Experts like investment researcher Evercore ISI believe the 92 mpg figure will require almost 100% battery electric cars anyway by 2030, so perhaps the 2035 target will be makeable with ease. Evercore also said hybrids, even plug-in ones, probably won’t be fuel efficient enough to meet the 2025 standards, only electric will do.

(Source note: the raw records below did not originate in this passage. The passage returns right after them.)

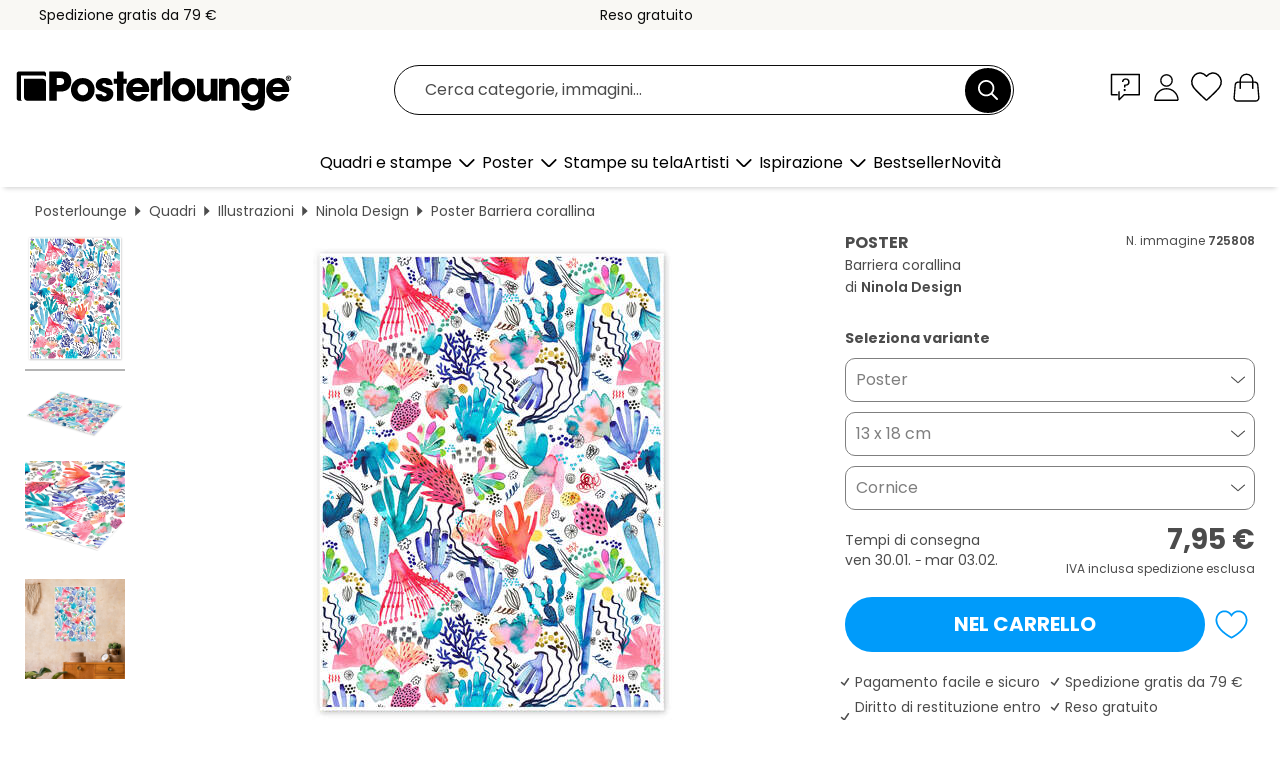

--- FILE ---
content_type: text/html; charset=utf-8
request_url: https://www.posterlounge.it/controller/shop/product/ajax/productarticle.php?i_pid=725808&s_action=images&i_paid=25569&i_paaid=0
body_size: 283
content:
{"id":"productarticle","status":true,"errorCount":0,"errors":[],"results":{"images":[{"url":"https:\/\/media.posterlounge.com\/img\/products\/730000\/725808\/725808_poster_l.jpg","path":"img\/products\/730000\/725808\/725808_poster_l.jpg","title":"Barriera corallina","width":375,"height":500,"sort":1,"thumb":{"url":"https:\/\/media.posterlounge.com\/img\/products\/730000\/725808\/725808_poster.jpg","path":"img\/products\/730000\/725808\/725808_poster.jpg","title":"Barriera corallina","width":203,"height":270,"sort":0},"large":{"url":"https:\/\/media.posterlounge.com\/img\/products\/730000\/725808\/725808_poster_l.jpg","path":"img\/products\/730000\/725808\/725808_poster_l.jpg","title":"Barriera corallina","width":375,"height":500,"sort":0},"zoom":{"url":"https:\/\/media.posterlounge.com\/img\/products\/730000\/725808\/725808_poster.jpg","path":"img\/products\/730000\/725808\/725808_poster.jpg","title":"Barriera corallina","width":1500,"height":2000,"sort":0},"html":"<li class=\"pdv-productZoomThumbnailWrapper\">\n  <a href=\"https:\/\/media.posterlounge.com\/img\/products\/730000\/725808\/725808_poster.jpg\" class=\"pdv-productImage-link\" title=\"Barriera corallina\" target=\"_blank\" data-width=\"1500\" data-height=\"2000\" data-image=\"https:\/\/media.posterlounge.com\/img\/products\/730000\/725808\/725808_poster_l.jpg\" data-zoom-id=\"pdv-productZoomImage\">\n    <img src=\"https:\/\/media.posterlounge.com\/img\/products\/730000\/725808\/725808_poster.jpg\" width=\"203\" height=\"270\" alt=\"Barriera corallina\" title=\"Barriera corallina\" class=\"pdv-productZoomImageThumbnail\" lazyload \/>\n  <\/a>\n<\/li>\n"},{"url":"https:\/\/media.posterlounge.com\/img\/products\/730000\/725808\/725808_poster_pds_l.jpg","path":"img\/products\/730000\/725808\/725808_poster_pds_l.jpg","title":"Barriera corallina","width":500,"height":300,"sort":2,"thumb":{"url":"https:\/\/media.posterlounge.com\/img\/products\/730000\/725808\/725808_poster_pds.jpg","path":"img\/products\/730000\/725808\/725808_poster_pds.jpg","title":"Barriera corallina","width":270,"height":162,"sort":0},"large":{"url":"https:\/\/media.posterlounge.com\/img\/products\/730000\/725808\/725808_poster_pds_l.jpg","path":"img\/products\/730000\/725808\/725808_poster_pds_l.jpg","title":"Barriera corallina","width":500,"height":300,"sort":0},"zoom":{"url":"https:\/\/media.posterlounge.com\/img\/products\/730000\/725808\/725808_poster_pds.jpg","path":"img\/products\/730000\/725808\/725808_poster_pds.jpg","title":"Barriera corallina","width":2000,"height":1200,"sort":0},"html":"<li class=\"pdv-productZoomThumbnailWrapper\">\n  <a href=\"https:\/\/media.posterlounge.com\/img\/products\/730000\/725808\/725808_poster_pds.jpg\" class=\"pdv-productImage-link\" title=\"Barriera corallina\" target=\"_blank\" data-width=\"2000\" data-height=\"1200\" data-image=\"https:\/\/media.posterlounge.com\/img\/products\/730000\/725808\/725808_poster_pds_l.jpg\" data-zoom-id=\"pdv-productZoomImage\">\n    <img src=\"https:\/\/media.posterlounge.com\/img\/products\/730000\/725808\/725808_poster_pds.jpg\" width=\"270\" height=\"162\" alt=\"Barriera corallina\" title=\"Barriera corallina\" class=\"pdv-productZoomImageThumbnail\" lazyload \/>\n  <\/a>\n<\/li>\n"},{"url":"https:\/\/media.posterlounge.com\/img\/products\/730000\/725808\/725808_poster_empCorner_l.jpg","path":"img\/products\/730000\/725808\/725808_poster_empCorner_l.jpg","title":"Barriera corallina","width":500,"height":500,"sort":4,"thumb":{"url":"https:\/\/media.posterlounge.com\/img\/products\/730000\/725808\/725808_poster_empCorner.jpg","path":"img\/products\/730000\/725808\/725808_poster_empCorner.jpg","title":"Barriera corallina","width":270,"height":270,"sort":0},"large":{"url":"https:\/\/media.posterlounge.com\/img\/products\/730000\/725808\/725808_poster_empCorner_l.jpg","path":"img\/products\/730000\/725808\/725808_poster_empCorner_l.jpg","title":"Barriera corallina","width":500,"height":500,"sort":0},"zoom":{"url":"https:\/\/media.posterlounge.com\/img\/products\/730000\/725808\/725808_poster_empCorner.jpg","path":"img\/products\/730000\/725808\/725808_poster_empCorner.jpg","title":"Barriera corallina","width":1000,"height":1000,"sort":0},"html":"<li class=\"pdv-productZoomThumbnailWrapper\">\n  <a href=\"https:\/\/media.posterlounge.com\/img\/products\/730000\/725808\/725808_poster_empCorner.jpg\" class=\"pdv-productImage-link\" title=\"Barriera corallina\" target=\"_blank\" data-width=\"1000\" data-height=\"1000\" data-image=\"https:\/\/media.posterlounge.com\/img\/products\/730000\/725808\/725808_poster_empCorner_l.jpg\" data-zoom-id=\"pdv-productZoomImage\">\n    <img src=\"https:\/\/media.posterlounge.com\/img\/products\/730000\/725808\/725808_poster_empCorner.jpg\" width=\"270\" height=\"270\" alt=\"Barriera corallina\" title=\"Barriera corallina\" class=\"pdv-productZoomImageThumbnail\" lazyload \/>\n  <\/a>\n<\/li>\n"},{"url":"https:\/\/media.posterlounge.com\/img\/products\/730000\/725808\/725808_poster_room_illustrations_l.jpg","path":"img\/products\/730000\/725808\/725808_poster_room_illustrations_l.jpg","title":"Barriera corallina","width":500,"height":500,"sort":5,"thumb":{"url":"https:\/\/media.posterlounge.com\/img\/products\/730000\/725808\/725808_poster_room_illustrations.jpg","path":"img\/products\/730000\/725808\/725808_poster_room_illustrations.jpg","title":"Barriera corallina","width":270,"height":270,"sort":0},"large":{"url":"https:\/\/media.posterlounge.com\/img\/products\/730000\/725808\/725808_poster_room_illustrations_l.jpg","path":"img\/products\/730000\/725808\/725808_poster_room_illustrations_l.jpg","title":"Barriera corallina","width":500,"height":500,"sort":0},"zoom":{"url":"https:\/\/media.posterlounge.com\/img\/products\/730000\/725808\/725808_poster_room_illustrations.jpg","path":"img\/products\/730000\/725808\/725808_poster_room_illustrations.jpg","title":"Barriera corallina","width":2000,"height":2000,"sort":0},"html":"<li class=\"pdv-productZoomThumbnailWrapper\">\n  <a href=\"https:\/\/media.posterlounge.com\/img\/products\/730000\/725808\/725808_poster_room_illustrations.jpg\" class=\"pdv-productImage-link\" title=\"Barriera corallina\" target=\"_blank\" data-width=\"2000\" data-height=\"2000\" data-image=\"https:\/\/media.posterlounge.com\/img\/products\/730000\/725808\/725808_poster_room_illustrations_l.jpg\" data-zoom-id=\"pdv-productZoomImage\">\n    <img src=\"https:\/\/media.posterlounge.com\/img\/products\/730000\/725808\/725808_poster_room_illustrations.jpg\" width=\"270\" height=\"270\" alt=\"Barriera corallina\" title=\"Barriera corallina\" class=\"pdv-productZoomImageThumbnail\" lazyload \/>\n  <\/a>\n<\/li>\n"}]}}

According to a report from investment researcher Jefferies last year, the auto industry faces fines totalling the equivalent of $36 billion, twice its estimated annual profits, for breaching EU rules, and could be forced to raise prices up to 10%. PA Consulting, in a report released in January, had a slightly less disastrous prediction for fines, estimating the top 13 European manufacturers face fines of more than €14.5 billion euros ($16 billion). But PA Consulting said all manufacturers are now set to miss their 2021 targets, with Volkswagen facing the biggest fine of 4.5 billion euros ($5 billion). 

$34 billion should do it
VW has earmarked $34 billion to electrify its fleet, and says 25% of its global sales will be all-electric by 2025. Other big carmakers are planning variations on the same them.

So for the auto industry to express surprise about the 2035 date is strange, given the frantic activity already under way to electrify everything, perhaps by 2025.

The SMMT didn’t reply to a question seeking clarification.

It remains to be seen how British, and European, voters will react main when they realise they have been priced out of the market for new cars because only electric ones are available, and will be forced on to the bus.